WEATHERSFIELD — United Steelworkers at Howmet and executives with the Pittsburgh-based company have a new two-year agreement that saves the plant’s titanium melt shop from closing and keeps the facility viable for when the aerospace industry recovers from the viral pandemic.

The deal reached Thursday calls for the company to invest millions in capital improvements at the Warren Avenue plant that, according to the top union official there, will drive down the cost to make titanium, making the facility more competitive and cost effective.

In exchange, USW Local 2155 President Terry Thirion said the union agreed to Howmet’s wanting flexibility in contract language that allows the company to contract out work and with staffing in the melt shop.

There will be layoffs of about 50 people in the plant, including about 20 in the melt shop, he said. The facility also has a rolling mill and press operation.

Thirion expects the reductions to happen in early March.

“Because of the downturn in the market, this is probably the best case scenario for us, for the long-term viability of this plant,” Thirion said. “It is awful we are going to have layoffs. It is something that is not good at all, but the outcome is we think we have helped secure the long-term viability of this plant.”

About 350 are working in the plant now, he said, down from about 500 before earlier rounds of layoffs. When the aerospace industry rebounds from the pandemic, those people will be called back to work, he said.

There were no changes to health care or to pay in the agreement, which is a two-year extension to a contract the sides agreed to in July 2019. That deal was to expire in April 2022.

Paul Erwin, spokesman for Howmet, emailed that with the agreement, melt operations will continue to operate with the “ability to flex volumes based on demand from customers.”

The company will invest at least $1.8 million in the next two years into the melt shop to add capacity and improve operations to position the plant for the market recovery and $2.4 million more in nonmelt operations this year, he wrote.

The layoffs, according to Erwin, will be to hourly and salaried positions.
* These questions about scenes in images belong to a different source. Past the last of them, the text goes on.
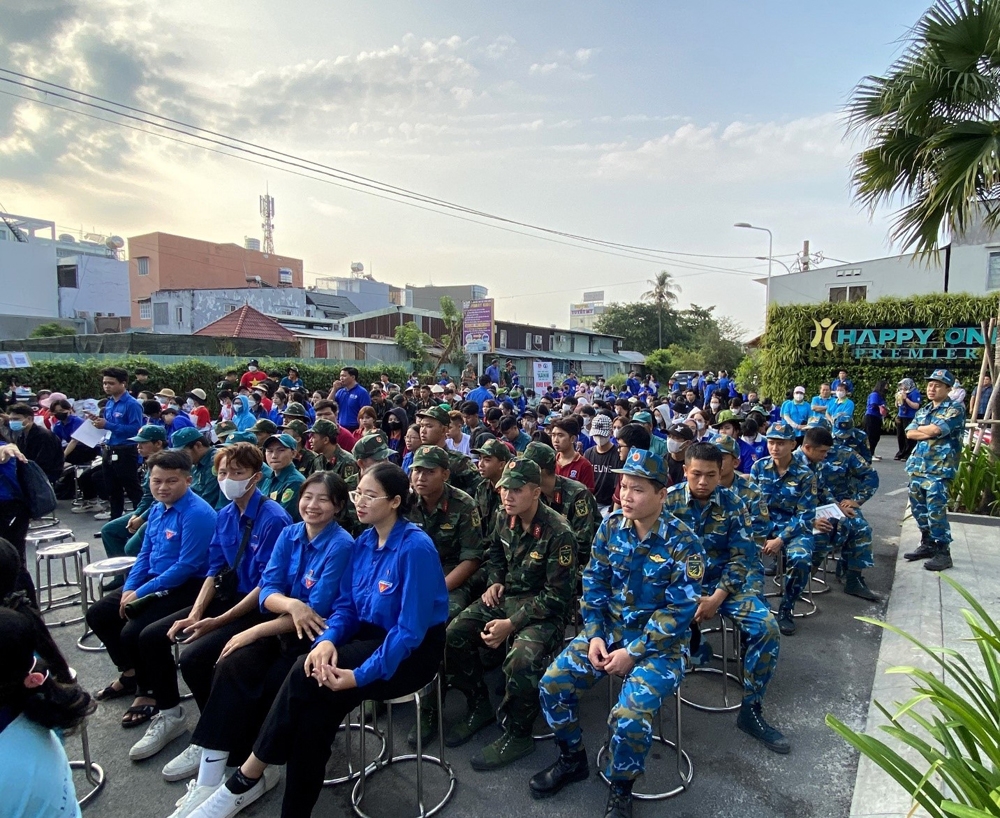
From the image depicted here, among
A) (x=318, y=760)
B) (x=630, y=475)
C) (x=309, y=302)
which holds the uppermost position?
(x=309, y=302)

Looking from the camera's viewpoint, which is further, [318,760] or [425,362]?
A: [425,362]

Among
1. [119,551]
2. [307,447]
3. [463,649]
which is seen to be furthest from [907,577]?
[119,551]

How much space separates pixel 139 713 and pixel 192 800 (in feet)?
3.95

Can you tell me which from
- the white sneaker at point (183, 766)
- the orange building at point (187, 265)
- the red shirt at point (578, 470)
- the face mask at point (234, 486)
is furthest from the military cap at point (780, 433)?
the orange building at point (187, 265)

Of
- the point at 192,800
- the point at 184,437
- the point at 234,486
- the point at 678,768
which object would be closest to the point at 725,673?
the point at 678,768

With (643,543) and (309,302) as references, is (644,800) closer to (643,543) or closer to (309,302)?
(643,543)

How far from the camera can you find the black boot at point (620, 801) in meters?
2.80

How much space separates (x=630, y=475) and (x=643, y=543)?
38 cm

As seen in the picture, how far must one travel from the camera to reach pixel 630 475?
3.13 m

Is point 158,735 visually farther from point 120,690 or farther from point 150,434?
point 150,434

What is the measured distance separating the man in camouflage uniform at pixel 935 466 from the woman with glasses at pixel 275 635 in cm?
563

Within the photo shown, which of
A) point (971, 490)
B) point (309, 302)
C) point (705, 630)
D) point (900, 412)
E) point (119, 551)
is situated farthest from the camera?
point (309, 302)

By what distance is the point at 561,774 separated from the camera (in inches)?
121

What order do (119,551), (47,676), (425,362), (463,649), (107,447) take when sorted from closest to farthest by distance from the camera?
(47,676) → (463,649) → (119,551) → (107,447) → (425,362)
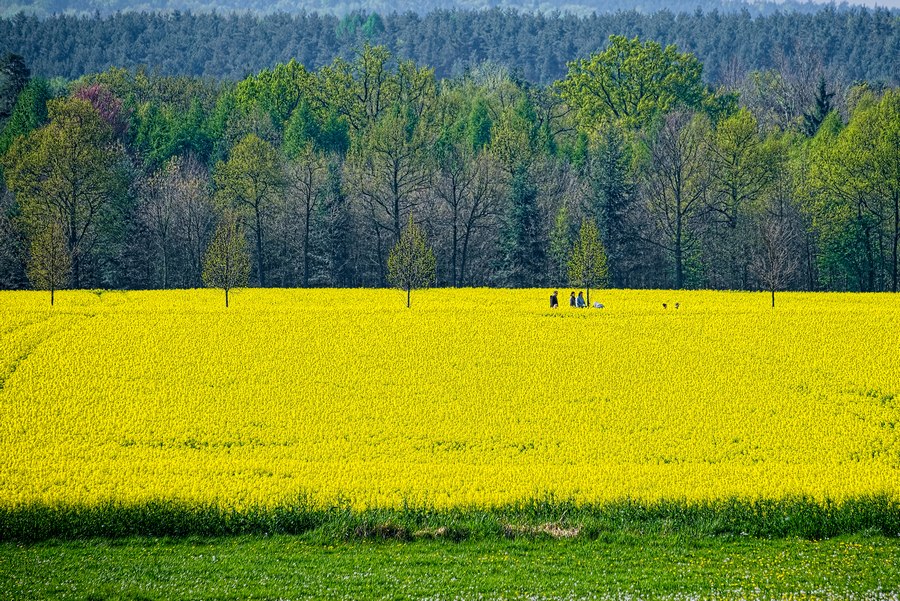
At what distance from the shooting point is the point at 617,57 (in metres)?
84.7

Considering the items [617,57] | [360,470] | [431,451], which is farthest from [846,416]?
[617,57]

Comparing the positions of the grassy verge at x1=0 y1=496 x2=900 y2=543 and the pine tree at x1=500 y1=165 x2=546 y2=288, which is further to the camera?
the pine tree at x1=500 y1=165 x2=546 y2=288

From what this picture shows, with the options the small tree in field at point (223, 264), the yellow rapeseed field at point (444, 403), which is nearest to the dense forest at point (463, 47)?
the small tree in field at point (223, 264)

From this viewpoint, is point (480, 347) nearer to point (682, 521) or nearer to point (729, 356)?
point (729, 356)

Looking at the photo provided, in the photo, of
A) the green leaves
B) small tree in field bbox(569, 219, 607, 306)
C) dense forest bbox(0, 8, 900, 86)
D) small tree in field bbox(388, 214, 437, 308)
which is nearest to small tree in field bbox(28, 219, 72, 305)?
small tree in field bbox(388, 214, 437, 308)

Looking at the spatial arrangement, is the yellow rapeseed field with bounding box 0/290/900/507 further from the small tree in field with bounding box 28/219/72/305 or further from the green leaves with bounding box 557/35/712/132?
the green leaves with bounding box 557/35/712/132

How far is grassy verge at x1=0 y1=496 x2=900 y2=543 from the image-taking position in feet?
64.8

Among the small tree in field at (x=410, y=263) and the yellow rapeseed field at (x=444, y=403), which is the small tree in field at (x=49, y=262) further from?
the small tree in field at (x=410, y=263)

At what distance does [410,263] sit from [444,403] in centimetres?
1793

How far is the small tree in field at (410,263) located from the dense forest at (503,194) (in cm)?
1815

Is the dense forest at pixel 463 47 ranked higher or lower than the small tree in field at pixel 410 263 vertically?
higher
“We appreciate the willingness of USW representatives to work together with us, as we all navigate the pandemic to support the long-term viability of the Niles Operations,” Erwin’s email states.

Thirion said the company approached the union in November about shutting down the melt shop and moving the work to Michigan and Canton, but contract language prevented the move. The new deal allows some of the work to move to Canton, but the investment, Thirion said, will make the local plant competitive with the facility in Stark County.

“We’re letting them reduce the head count and still letting some of our work come out, but with that we are bringing new equipment and new capital into the Niles facility to improve cost effectiveness,” Thirion said.

The plant is in Weathersfield, a township, but is named Niles Operations.

Thirion credited members of Local 2155, who went “above and beyond” to show Howmet executives the melt shop was worth saving and investing in, and to U.S. Rep. Tim Ryan, D-Howland, and U.S. Sen. Sherrod Brown, D-Ohio, who reached out to management to urge them consider options other than shuttering the melt shop.

Ryan earlier this week released a letter to Merrick Murphy, president of Howmet Structure and Wheel Systems, calling on him to exhaust and examine “every available option” to alleviate downsizing in Weathersfield.

“Without question, the COVID-19 pandemic has had far-reaching economic consequences disrupting aerospace and defense companies across the nation, but through no fault of the hard-working employees whose jobs are at risk. I hope that every available option to alleviate a downsizing would be examined and fully exhausted,” Ryan wrote.